_To-do list:_
A - Reproduce verbatim the part of the fine-tuning argument passage that begins at the words "By the Prime" and stops after "over the Chance Lottery Hypothesis.".
B - Write the next part of the passage on the fine-tuning argument, starting right after its final sentence.

_Source passage:_
Collins's version of the argument relies on what he calls the Prime Principle of Confirmation: If
observation O is more probable under hypothesis H1 than under hypothesis H2, then O provides a reason for
preferring H1 over H2. The idea is that the fact that an observation is more likely under the assumption
that H1 is true than under the assumption H2 is true counts as evidence in favor of H1.
This version of the fine-tuning argument proceeds by comparing the relative likelihood of a fine-tuned
universe under two hypotheses:
- The Design Hypothesis: there exists a God who created the universe such
as to sustain life;
- The Atheistic Single-Universe Hypothesis: there exists one material
universe, and it is a matter of chance that the universe has the fine-tuned properties needed to sustain
life.
Assuming the Design Hypothesis is true, the
probability that the universe has the fine-tuned properties approaches (if it does not equal) 1.
Assuming the Atheistic Single-Universe Hypothesis is true, the probability that the universe has the
fine-tuned properties is very small—though it is not clear exactly how small. Applying the Prime
Principle of Confirmation, Collins concludes that the observation of fine-tuned properties provides
reason for preferring the Design Hypothesis over the Atheistic Single-Universe Hypothesis.
At the outset, it is crucial to note that Collins does not intend the fine-tuned argument as a proof of
God's existence. As he explains, the Prime Principle of Confirmation "is a general principle of
reasoning which tells us when some observation counts as evidence in favor of one hypothesis over
another" (Collins 1999, 51). Indeed, he explicitly acknowledges that "the argument does not say that the
fine-tuning evidence proves that the universe was designed, or even that it is likely that the universe
was designed" (Collins 1999, 53). It tells us only that the observation of fine-tuning provides one reason for
accepting the Theistic Hypothesis over the Atheistic Single-Universe Hypothesis—and one that can be
rebutted by other evidence.
The confirmatory version of the fine-tuning argument is not vulnerable to the objection that it relies on
an inference strategy that presupposes that we have independent evidence for thinking the right kind of
intelligent agency exists. As a general scientific principle, the Prime Principle of Confirmation can be
applied in a wide variety of circumstances and is not limited to circumstances in which we have other
reasons to believe the relevant conclusion is true. If the observation of a fine-tuned universe is more
probable under the Theistic Hypothesis than under the Atheistic Single-Universe Hypothesis, then this
fact is a reason for preferring the Design Hypothesis to Atheistic Single-Universe Hypothesis.
Nevertheless, the confirmatory version of the argument is vulnerable on other fronts. As a first step
towards seeing one worry, consider two possible explanations for the observation that John Doe wins a
1-in-7,000,000 lottery (see Himma 2002). According to the Theistic Lottery Hypothesis, God wanted John
Doe to win and deliberately brought it about that his numbers were drawn. According to the Chance
Lottery Hypothesis, John Doe's numbers were drawn by chance. It is clear that John's winning the lottery
is vastly more probable under the Theistic Lottery Hypothesis than under the Chance Lottery Hypothesis.
By the Prime Principle of Confirmation, then, John's winning the lottery provides a reason to prefer the
Theistic Lottery Hypothesis over the Chance Lottery Hypothesis.

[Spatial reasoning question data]

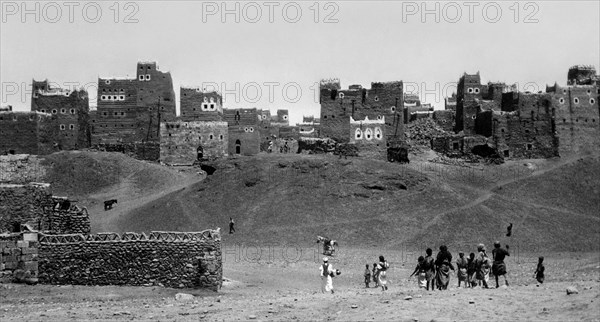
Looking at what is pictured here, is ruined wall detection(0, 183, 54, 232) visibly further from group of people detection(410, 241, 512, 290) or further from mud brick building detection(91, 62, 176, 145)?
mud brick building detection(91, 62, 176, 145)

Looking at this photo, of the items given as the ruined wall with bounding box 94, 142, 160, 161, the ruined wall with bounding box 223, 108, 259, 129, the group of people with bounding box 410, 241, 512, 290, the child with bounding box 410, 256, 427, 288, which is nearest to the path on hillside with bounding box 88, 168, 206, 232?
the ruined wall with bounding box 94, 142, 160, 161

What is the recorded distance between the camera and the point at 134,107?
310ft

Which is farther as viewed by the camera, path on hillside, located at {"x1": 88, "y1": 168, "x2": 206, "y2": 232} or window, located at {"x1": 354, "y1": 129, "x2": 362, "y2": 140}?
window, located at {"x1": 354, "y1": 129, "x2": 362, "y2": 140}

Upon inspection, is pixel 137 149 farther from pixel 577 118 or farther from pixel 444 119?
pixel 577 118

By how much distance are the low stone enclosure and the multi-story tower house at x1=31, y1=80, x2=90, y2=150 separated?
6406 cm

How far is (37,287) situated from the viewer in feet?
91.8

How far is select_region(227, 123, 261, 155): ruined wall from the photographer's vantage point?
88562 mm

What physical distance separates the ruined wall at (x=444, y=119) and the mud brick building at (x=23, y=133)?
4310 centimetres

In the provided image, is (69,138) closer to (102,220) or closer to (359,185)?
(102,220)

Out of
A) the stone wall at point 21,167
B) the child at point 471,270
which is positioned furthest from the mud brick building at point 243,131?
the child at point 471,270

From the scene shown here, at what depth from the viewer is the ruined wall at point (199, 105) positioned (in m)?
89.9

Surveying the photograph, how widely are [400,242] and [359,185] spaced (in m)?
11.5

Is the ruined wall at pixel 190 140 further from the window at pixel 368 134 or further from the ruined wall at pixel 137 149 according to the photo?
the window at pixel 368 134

_Solved tasks:_
A -
By the Prime Principle of Confirmation, then, John's winning the lottery provides a reason to prefer the
Theistic Lottery Hypothesis over the Chance Lottery Hypothesis.

B -
As is readily evident, the above reasoning, by itself, provides very weak support for the Theistic
Lottery Hypothesis. If all we know about the world is that John Doe won a lottery and the only possible
explanations for this observation are the Theistic Lottery Hypothesis and the Chance Lottery Hypothesis,
then this observation provides some reason to prefer the former. But it does not take much
counterevidence to rebut the Theistic Lottery Hypothesis: a single observation of a lottery that relies
on a random selection process will suffice. A single application of the Prime Principle of Confirmation,
by itself, is simply not designed to provide the sort of reason that would warrant much confidence in
preferring one hypothesis to another.
For this reason, the confirmatory version of the fine-tuning argument, by itself, provides a weak
reason for preferring the Design Hypothesis over the Atheistic Single Universe Hypothesis. Although
Collins is certainly correct in thinking the observation of fine-tuning provides a reason for accepting
the Design Hypothesis and hence rational ground for belief that God exists, that reason is simply not
strong enough to do much in the way of changing the minds of either agnostics or atheists.
3. The Scientifically Legitimate Uses of Design Inferences
It is worth noting that proponents are correct in thinking that design inferences have a variety of
legitimate scientific uses. Such inferences are used to detect intelligent agency in a large variety of
contexts, including criminal and insurance investigations. Consider, for example, the notorious case of
Nicholas Caputo. Caputo, a member of the Democratic Party, was a public official responsible for
conducting drawings to determine the relative ballot positions of Democrats and Republicans. During
Caputo's tenure, the Democrats drew the top ballot position 40 of 41 times, making it far more likely
that an undecided voter would vote for the Democratic candidate than for the Republican candidate. The
Republican Party filed suit against Caputo, arguing he deliberately rigged the ballot to favor his own
party. After noting that the probability of picking the Democrats 40 out of 41 times was less than 1 in
50 billion, the court legitimately made a design inference, concluding that "few persons of reason will
accept the explanation of blind chance."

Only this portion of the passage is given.